▶ [Goal of the exercise] Can you quote, word for word, every line from the first line of the records below through the line containing "ELKAY OUTDOOR BI-LEVEL", and nothing else?

[Extracted page text data]
-- -- --
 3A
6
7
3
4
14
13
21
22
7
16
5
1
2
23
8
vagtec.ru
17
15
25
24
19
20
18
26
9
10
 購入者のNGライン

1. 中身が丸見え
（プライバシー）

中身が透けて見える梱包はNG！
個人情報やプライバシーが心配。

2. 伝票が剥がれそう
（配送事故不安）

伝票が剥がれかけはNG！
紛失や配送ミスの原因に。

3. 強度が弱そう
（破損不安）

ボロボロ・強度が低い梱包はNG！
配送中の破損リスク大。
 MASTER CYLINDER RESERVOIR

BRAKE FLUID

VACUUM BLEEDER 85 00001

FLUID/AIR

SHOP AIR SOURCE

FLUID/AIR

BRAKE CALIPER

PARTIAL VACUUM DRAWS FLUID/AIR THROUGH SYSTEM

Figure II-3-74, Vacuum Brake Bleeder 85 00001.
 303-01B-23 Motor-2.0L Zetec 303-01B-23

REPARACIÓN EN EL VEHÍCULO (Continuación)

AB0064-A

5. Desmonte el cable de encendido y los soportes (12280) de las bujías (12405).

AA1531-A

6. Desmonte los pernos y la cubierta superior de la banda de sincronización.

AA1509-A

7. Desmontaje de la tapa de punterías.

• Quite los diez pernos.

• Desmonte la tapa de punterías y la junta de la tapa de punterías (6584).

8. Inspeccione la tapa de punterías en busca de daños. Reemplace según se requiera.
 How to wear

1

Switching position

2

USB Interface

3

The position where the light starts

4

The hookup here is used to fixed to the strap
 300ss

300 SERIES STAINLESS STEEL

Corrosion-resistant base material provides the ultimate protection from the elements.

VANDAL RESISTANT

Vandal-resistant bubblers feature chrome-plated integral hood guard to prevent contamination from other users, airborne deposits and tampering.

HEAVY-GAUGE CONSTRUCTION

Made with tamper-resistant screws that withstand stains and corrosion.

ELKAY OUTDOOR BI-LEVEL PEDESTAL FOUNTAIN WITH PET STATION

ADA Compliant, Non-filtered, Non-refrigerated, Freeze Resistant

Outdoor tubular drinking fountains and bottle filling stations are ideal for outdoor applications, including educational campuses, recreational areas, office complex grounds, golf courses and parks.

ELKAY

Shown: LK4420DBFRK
-- -- --
▶ [Task answer]
 3A
6
7
3
4
14
13
21
22
7
16
5
1
2
23
8
vagtec.ru
17
15
25
24
19
20
18
26
9
10
 購入者のNGライン

1. 中身が丸見え
（プライバシー）

中身が透けて見える梱包はNG！
個人情報やプライバシーが心配。

2. 伝票が剥がれそう
（配送事故不安）

伝票が剥がれかけはNG！
紛失や配送ミスの原因に。

3. 強度が弱そう
（破損不安）

ボロボロ・強度が低い梱包はNG！
配送中の破損リスク大。
 MASTER CYLINDER RESERVOIR

BRAKE FLUID

VACUUM BLEEDER 85 00001

FLUID/AIR

SHOP AIR SOURCE

FLUID/AIR

BRAKE CALIPER

PARTIAL VACUUM DRAWS FLUID/AIR THROUGH SYSTEM

Figure II-3-74, Vacuum Brake Bleeder 85 00001.
 303-01B-23 Motor-2.0L Zetec 303-01B-23

REPARACIÓN EN EL VEHÍCULO (Continuación)

AB0064-A

5. Desmonte el cable de encendido y los soportes (12280) de las bujías (12405).

AA1531-A

6. Desmonte los pernos y la cubierta superior de la banda de sincronización.

AA1509-A

7. Desmontaje de la tapa de punterías.

• Quite los diez pernos.

• Desmonte la tapa de punterías y la junta de la tapa de punterías (6584).

8. Inspeccione la tapa de punterías en busca de daños. Reemplace según se requiera.
 How to wear

1

Switching position

2

USB Interface

3

The position where the light starts

4

The hookup here is used to fixed to the strap
 300ss

300 SERIES STAINLESS STEEL

Corrosion-resistant base material provides the ultimate protection from the elements.

VANDAL RESISTANT

Vandal-resistant bubblers feature chrome-plated integral hood guard to prevent contamination from other users, airborne deposits and tampering.

HEAVY-GAUGE CONSTRUCTION

Made with tamper-resistant screws that withstand stains and corrosion.

ELKAY OUTDOOR BI-LEVEL PEDESTAL FOUNTAIN WITH PET STATION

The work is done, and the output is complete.